British Bankers Association (BBA) has decided to change the system of setting the London Interbank Offered Rate (LIBOR) in the global financial system to avoid manipulations, following a major LIBOR scandal last year. The interest rates announced by the member banks in the LIBOR committee, which are published every day, will be made public only once every three months to avoid any chance of manipulation, explained BBA.
Bankers will not know the interest rates announced by competing banks and will no longer be able to adjust interest rates accordingly. Interest rates will continue to be set daily. Investigations of regulators have revealed how the banks influenced interest banks, for their own benefit, or to make it appear that they are more robust than they are.

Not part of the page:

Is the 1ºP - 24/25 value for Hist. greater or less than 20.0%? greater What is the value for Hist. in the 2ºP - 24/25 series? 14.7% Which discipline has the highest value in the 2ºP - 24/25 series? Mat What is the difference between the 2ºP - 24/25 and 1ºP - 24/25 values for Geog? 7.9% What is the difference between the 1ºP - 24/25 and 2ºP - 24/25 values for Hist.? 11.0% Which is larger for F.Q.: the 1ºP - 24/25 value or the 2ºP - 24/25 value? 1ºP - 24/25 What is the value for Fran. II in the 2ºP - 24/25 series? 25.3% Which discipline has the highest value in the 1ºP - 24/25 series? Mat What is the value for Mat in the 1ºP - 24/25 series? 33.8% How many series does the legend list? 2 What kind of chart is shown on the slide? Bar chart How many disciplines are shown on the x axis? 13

With these changes, which will come into effect in July, BBA will take into account one of the main recommendations made in a report by Martin Wheatley, currently managing director of the Consumer and Markets Business Unit of the Financial Services Authority in the UK.
“Restoring confidence in Libor as a reliable benchmark is an absolute priority for the BBA. We have been working hard with regulatory authorities and the Government to put in place the necessary reforms ahead of it transferring to a new owner,” said Anthony Browne, BBA chief executive officer, in the statement
Notification of changes took place while a source close to the situation said that authorities in Brussels want the LIBOR supervision to be transferred to the European Securities and Markets Authority (ESMA) in Paris, a proposal rejected in London. Global regulators are seeking alternatives to LIBOR, after authorities in the United States and United Kingdom have found that some major banks conspired to manipulate interest rates.
Royal Bank of Scotland and Barclays in the United Kingdom and UBS in Switzerland were fined a combined $2.5 billion for such irregularities and the investigation is still ongoing for more than 10 financial institutions.
European Community proposals will provide regulators the power to force banks to participate in committees that will provide information needed to establish the important indicators of interest rates, according to the draft. The Commission wants to establish good governance rules to ensure a higher level of transparency, in order to eliminate possible conflicts of interest.